** Attività **
1 > Trascrivi fedelmente il passo del brano sul progetto RETURN che va da "Quali sono i" fino a "comunità più consapevoli." incluso.
2 > Elenca tutte le figure professionali che, secondo il brano sul progetto RETURN, lavorano fianco a fianco.

** Brano proposto **

Inoltre, l'approccio adottato da questo progetto promuove l’integrazione di competenze scientifiche multidisciplinari: ed è così che geologi, ingegneri, climatologi, sociologi ed esperti di comunicazione del rischio lavorano fianco a fianco, condividendo dati, modelli e conoscenze. Infatti, l’integrazione tra modelli previsionali meteorologici e ambientali può migliorare in particolar modo la gestione delle acque in contesti urbani, industriali, o nelle aree di transizione tra ambiente marino e fluviale.
Oltretutto, grazie a tecnologie avanzate come il monitoraggio satellitare, i modelli predittivi, le mappe dinamiche del rischio e le piattaforme digitali, il progetto sta sviluppando strumenti operativi utili a cittadini, enti locali e protezione civile: dai piani di evacuazione mirati ai materiali educativi per le scuole, fino a strumenti di supporto alle decisioni in tempo reale.
Quali sono i benefici del progetto RETURN per territori e comunità
La gestione del rischio non può limitarsi unicamente all’intervento durante l’emergenza, ma deve fondarsi su una solida pianificazione basata sulle migliori conoscenze scientifiche disponibili. In quest’ottica, l’analisi multirischio del progetto RETURN e dei dati climatici in tempo reale ci permettono di organizzare una serie di strategie preventive, che proteggono le persone prima ancora che il disastro avvenga. Il progetto, inoltre, è ancora più efficace una volta integrato nella pianificazione del territorio, nella progettazione urbana e nelle strategie di adattamento climatico, per rendere le città e le infrastrutture più sicure e comunità più consapevoli.
In definitiva, la scienza non serve solo a capire il mondo, ma anche a cambiarlo: la ricerca è prevenzione, e la prevenzione è protezione.

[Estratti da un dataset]
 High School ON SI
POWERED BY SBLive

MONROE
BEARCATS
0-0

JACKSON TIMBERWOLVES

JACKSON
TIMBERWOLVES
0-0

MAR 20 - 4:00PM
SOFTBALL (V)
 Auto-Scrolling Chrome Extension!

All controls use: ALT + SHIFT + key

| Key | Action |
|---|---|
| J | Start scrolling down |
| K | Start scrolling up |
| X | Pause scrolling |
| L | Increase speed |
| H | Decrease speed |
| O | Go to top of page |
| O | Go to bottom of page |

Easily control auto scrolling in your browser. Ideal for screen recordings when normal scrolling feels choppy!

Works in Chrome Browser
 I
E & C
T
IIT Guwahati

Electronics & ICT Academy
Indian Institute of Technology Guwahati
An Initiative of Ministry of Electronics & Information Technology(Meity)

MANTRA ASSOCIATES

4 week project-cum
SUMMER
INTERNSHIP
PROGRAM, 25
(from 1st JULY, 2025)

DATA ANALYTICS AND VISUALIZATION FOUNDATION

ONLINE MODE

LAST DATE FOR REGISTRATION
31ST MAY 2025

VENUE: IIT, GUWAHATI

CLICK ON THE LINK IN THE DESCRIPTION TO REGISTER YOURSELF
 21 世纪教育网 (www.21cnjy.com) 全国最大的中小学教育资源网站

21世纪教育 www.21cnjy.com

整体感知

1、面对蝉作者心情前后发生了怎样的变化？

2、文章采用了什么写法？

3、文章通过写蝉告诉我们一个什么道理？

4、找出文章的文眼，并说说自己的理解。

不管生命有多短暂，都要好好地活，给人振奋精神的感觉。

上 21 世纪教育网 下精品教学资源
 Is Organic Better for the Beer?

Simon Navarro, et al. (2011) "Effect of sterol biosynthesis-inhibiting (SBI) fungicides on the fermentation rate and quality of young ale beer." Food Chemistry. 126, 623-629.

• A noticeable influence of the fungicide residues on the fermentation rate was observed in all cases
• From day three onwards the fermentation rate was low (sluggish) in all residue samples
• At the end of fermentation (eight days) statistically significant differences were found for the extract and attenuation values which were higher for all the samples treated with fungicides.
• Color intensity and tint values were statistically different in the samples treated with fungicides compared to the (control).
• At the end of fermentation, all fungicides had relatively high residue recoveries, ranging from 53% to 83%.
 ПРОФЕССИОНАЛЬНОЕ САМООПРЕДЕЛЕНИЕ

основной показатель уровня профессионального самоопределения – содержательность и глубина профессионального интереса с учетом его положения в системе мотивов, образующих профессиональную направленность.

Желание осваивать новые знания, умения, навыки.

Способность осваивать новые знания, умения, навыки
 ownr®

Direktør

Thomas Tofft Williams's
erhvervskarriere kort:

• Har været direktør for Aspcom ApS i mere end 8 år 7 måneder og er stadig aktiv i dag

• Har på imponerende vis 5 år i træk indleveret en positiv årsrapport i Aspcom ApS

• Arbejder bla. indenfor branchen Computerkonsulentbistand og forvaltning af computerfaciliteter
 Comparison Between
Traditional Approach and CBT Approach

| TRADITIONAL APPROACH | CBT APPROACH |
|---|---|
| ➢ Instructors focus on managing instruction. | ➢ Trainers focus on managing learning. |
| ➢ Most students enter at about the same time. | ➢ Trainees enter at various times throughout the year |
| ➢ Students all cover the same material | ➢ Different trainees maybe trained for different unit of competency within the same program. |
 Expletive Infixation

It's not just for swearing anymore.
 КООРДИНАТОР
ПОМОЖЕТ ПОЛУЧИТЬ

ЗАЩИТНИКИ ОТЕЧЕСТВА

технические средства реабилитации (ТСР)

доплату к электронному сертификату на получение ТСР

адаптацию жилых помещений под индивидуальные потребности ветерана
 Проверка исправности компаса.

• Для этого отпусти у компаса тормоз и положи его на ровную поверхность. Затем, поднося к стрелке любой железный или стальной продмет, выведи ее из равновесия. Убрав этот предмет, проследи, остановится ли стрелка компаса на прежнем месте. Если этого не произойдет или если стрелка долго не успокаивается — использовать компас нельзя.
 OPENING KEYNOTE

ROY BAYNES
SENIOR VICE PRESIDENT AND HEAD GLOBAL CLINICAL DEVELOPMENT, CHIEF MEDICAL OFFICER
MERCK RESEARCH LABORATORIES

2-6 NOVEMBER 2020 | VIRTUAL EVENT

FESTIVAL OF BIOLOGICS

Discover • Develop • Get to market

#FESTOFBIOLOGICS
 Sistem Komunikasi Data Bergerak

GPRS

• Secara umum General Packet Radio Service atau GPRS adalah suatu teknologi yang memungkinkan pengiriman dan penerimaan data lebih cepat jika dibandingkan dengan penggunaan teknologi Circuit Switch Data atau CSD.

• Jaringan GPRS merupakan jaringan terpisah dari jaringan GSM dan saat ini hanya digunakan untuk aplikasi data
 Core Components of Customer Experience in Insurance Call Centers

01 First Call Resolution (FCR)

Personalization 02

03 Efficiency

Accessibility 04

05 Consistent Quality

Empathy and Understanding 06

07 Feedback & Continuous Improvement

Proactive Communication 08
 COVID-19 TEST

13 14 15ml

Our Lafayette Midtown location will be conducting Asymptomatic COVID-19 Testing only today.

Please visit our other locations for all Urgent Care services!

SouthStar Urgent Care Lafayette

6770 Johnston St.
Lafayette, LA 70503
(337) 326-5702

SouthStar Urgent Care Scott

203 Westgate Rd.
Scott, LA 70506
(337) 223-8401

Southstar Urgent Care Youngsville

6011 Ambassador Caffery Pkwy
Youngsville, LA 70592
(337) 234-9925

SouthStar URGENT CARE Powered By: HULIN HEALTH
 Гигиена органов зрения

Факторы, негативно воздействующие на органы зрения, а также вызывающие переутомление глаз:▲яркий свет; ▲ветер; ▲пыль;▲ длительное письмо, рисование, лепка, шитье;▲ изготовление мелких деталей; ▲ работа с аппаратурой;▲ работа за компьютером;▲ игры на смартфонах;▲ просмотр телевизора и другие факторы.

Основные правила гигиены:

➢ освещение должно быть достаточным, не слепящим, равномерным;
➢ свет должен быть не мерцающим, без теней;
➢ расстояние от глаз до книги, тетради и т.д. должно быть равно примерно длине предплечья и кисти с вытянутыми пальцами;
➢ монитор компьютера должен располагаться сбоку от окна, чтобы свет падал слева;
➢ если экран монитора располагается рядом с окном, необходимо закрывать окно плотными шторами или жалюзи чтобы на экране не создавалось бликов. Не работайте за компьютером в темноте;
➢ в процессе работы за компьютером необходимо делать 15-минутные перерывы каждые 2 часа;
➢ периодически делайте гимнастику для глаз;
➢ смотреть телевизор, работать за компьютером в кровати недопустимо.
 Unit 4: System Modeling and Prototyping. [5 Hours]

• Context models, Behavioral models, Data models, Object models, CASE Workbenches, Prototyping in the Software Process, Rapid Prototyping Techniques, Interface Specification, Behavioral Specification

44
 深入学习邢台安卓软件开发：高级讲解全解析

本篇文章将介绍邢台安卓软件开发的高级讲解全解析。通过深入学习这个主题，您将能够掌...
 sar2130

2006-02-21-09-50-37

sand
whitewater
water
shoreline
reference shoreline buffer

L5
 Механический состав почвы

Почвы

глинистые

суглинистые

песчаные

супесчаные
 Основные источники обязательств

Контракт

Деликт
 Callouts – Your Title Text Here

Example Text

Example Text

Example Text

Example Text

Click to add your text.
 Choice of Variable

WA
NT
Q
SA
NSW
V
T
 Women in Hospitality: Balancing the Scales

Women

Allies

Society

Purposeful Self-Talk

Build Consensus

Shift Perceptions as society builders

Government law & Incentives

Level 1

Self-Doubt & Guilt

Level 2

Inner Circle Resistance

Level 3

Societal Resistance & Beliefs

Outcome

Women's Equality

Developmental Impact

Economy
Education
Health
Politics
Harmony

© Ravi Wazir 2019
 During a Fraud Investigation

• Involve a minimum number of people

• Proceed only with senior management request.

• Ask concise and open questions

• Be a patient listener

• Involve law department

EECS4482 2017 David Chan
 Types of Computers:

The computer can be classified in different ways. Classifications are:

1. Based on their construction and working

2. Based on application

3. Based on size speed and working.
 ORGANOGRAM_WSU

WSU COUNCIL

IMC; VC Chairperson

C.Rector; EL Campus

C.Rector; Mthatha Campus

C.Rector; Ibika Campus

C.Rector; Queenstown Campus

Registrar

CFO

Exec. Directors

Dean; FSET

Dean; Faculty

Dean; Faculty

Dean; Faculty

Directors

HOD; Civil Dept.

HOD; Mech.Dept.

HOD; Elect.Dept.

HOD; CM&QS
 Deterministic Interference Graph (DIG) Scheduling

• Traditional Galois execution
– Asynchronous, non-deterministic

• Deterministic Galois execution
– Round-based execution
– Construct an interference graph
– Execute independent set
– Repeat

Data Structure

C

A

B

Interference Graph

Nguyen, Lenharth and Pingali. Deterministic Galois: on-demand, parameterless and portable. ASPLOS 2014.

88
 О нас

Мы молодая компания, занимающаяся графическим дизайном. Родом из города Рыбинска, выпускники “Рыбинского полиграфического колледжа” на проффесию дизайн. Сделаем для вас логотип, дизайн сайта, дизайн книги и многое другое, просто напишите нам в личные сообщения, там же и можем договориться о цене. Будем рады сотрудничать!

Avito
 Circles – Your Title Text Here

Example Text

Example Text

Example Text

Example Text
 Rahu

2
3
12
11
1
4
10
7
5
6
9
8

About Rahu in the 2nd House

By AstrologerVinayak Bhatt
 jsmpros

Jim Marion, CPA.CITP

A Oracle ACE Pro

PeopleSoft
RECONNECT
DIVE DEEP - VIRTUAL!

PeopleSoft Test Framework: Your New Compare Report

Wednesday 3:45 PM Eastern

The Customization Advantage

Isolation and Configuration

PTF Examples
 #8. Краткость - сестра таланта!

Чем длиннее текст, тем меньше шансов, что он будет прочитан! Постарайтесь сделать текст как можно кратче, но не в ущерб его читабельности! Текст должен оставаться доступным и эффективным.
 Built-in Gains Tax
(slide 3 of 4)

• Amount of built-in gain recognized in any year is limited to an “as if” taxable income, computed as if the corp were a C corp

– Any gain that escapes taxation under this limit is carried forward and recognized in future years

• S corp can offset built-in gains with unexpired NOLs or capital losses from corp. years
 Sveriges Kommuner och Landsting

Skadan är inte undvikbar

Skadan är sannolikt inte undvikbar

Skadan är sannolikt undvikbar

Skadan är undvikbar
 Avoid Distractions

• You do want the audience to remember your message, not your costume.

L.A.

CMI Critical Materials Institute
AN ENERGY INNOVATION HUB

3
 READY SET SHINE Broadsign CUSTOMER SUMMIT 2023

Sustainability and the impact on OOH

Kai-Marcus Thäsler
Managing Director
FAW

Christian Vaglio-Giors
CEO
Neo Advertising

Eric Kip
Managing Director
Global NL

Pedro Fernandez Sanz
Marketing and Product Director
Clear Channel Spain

** Risposte date **
1 >
Quali sono i benefici del progetto RETURN per territori e comunità
La gestione del rischio non può limitarsi unicamente all’intervento durante l’emergenza, ma deve fondarsi su una solida pianificazione basata sulle migliori conoscenze scientifiche disponibili. In quest’ottica, l’analisi multirischio del progetto RETURN e dei dati climatici in tempo reale ci permettono di organizzare una serie di strategie preventive, che proteggono le persone prima ancora che il disastro avvenga. Il progetto, inoltre, è ancora più efficace una volta integrato nella pianificazione del territorio, nella progettazione urbana e nelle strategie di adattamento climatico, per rendere le città e le infrastrutture più sicure e comunità più consapevoli.

2 >
- geologi
- ingegneri
- climatologi
- sociologi
- esperti di comunicazione del rischio